There is more information on Decision Management Systems, their characteristics and the process of building them in the author’s book “Decision Management Systems: A Practical Guide to Using Business Rules and Predictive Analytics (IBM Press, 2012). This book is organized into three parts.
The first three chapters make the case for Decision Management Systems — why they are different and how they can transform a 21st century organization.
Chapters 5 through 7 are the meat of the book, outling how to develop and sustain Decision Management Systems in your organization.
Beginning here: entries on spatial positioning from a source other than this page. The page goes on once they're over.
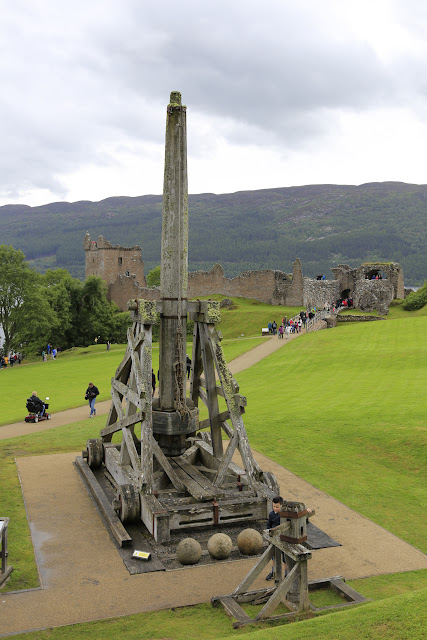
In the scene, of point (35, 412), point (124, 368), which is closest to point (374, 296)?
point (35, 412)

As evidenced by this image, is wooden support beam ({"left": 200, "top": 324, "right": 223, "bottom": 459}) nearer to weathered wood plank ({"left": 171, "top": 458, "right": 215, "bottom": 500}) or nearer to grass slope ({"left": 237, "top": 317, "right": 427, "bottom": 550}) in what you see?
weathered wood plank ({"left": 171, "top": 458, "right": 215, "bottom": 500})

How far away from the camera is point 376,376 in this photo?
1023 inches

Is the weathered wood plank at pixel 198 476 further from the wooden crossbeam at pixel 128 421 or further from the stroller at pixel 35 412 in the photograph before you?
the stroller at pixel 35 412

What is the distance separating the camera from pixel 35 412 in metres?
20.8

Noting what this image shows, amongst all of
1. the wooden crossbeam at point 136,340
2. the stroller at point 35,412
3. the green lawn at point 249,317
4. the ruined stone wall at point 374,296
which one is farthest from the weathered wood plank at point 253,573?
the ruined stone wall at point 374,296

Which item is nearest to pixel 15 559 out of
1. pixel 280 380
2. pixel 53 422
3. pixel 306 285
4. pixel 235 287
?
pixel 53 422

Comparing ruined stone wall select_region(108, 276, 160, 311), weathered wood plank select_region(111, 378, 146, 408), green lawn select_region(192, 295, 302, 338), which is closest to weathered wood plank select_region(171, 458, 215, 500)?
weathered wood plank select_region(111, 378, 146, 408)

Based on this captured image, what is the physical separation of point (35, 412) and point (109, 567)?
12.3 metres

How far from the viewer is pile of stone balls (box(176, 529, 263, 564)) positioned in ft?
30.5

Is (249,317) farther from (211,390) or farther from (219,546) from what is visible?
(219,546)

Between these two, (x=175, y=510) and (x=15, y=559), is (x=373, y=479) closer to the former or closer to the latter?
(x=175, y=510)

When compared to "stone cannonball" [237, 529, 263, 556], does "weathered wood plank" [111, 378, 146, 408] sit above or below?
above

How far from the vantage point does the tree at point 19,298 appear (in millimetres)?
48500

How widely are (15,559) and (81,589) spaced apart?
1.54 meters
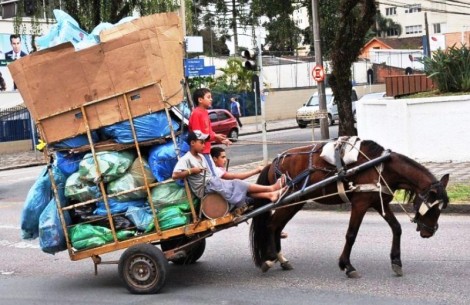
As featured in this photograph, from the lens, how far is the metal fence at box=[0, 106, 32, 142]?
31703 mm

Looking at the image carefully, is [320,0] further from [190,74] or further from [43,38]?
[43,38]

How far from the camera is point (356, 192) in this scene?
7309mm

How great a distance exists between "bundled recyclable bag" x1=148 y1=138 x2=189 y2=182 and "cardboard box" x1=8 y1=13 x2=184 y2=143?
43cm

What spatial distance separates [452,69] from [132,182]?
11420 mm

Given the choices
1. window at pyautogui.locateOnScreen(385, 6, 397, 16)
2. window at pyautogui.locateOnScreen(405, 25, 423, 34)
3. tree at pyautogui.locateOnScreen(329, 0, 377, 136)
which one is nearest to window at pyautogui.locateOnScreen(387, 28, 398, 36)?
window at pyautogui.locateOnScreen(405, 25, 423, 34)

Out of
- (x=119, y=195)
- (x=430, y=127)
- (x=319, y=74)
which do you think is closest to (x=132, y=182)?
(x=119, y=195)

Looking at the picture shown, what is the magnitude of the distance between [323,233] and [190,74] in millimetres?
23041

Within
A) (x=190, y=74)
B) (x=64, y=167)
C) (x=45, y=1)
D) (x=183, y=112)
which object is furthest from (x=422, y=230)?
(x=190, y=74)

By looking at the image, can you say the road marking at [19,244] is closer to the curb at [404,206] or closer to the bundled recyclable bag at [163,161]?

The final part documents people, process and technology enablers that can help you be successful.
Decision Management Systems have three critical characteristics. These characteristics strongly differentiate them from current, mainstream business applications. Most such business applications are difficult, expensive and time consuming to change. Decision Management Systems are agile and transparent. The business applications that support most organizations are entirely separate from the analytic environment of those organizations. Decision Management Systems are both operational and analytic. Finally most business applications are designed and built to meet a specific set of requirements that is known and not expected to change. Decision Management Systems are adaptive, learning and improving as they are used.
Business Agility is an overused expression in corporate IT with all manner of approaches and technologies being promoted as delivering business agility in some way. Decision Management Systems are agile because the logic in them is easy to change and easy to adapt to changing circumstances. When new policies or regulations are issued the logic that implemented them can easily be found and safely be changed. These changes don’t undermine compliance because Decision Management Systems are transparent — it is clear how they will work in the future and also clear how they acted in each specific historical situation. This agility allows more stable business processes, as changes are easy to make to the Decision Management Systems that support those processes, and ensures that rapidly changing know-how and experience can also be effectively embedded in systems without the danger that it will become stale and out of date.
Analytics is a hot topic in many organizations today. Yet most analytic systems are completely separate from the operational systems that run the business. These analytic systems rely on data extracted from the operational systems but are otherwise quite standalone. In contrast, Decision Management Systems deeply embed analytic insight to improve their operational behavior. Analytics are used to divide customers or transactions into like groups to allow actions to be effectively targeted. Analytics are also used to make predictions of the degree of risk involved in a transaction, the likelihood of fraud or the extent and type of opportunity available. These predictions are used to select from the available alternatives in a way that will manage risk according to the organization’s guidelines, reduce fraud, maximize revenue and effectively allocate resources across competing initiatives.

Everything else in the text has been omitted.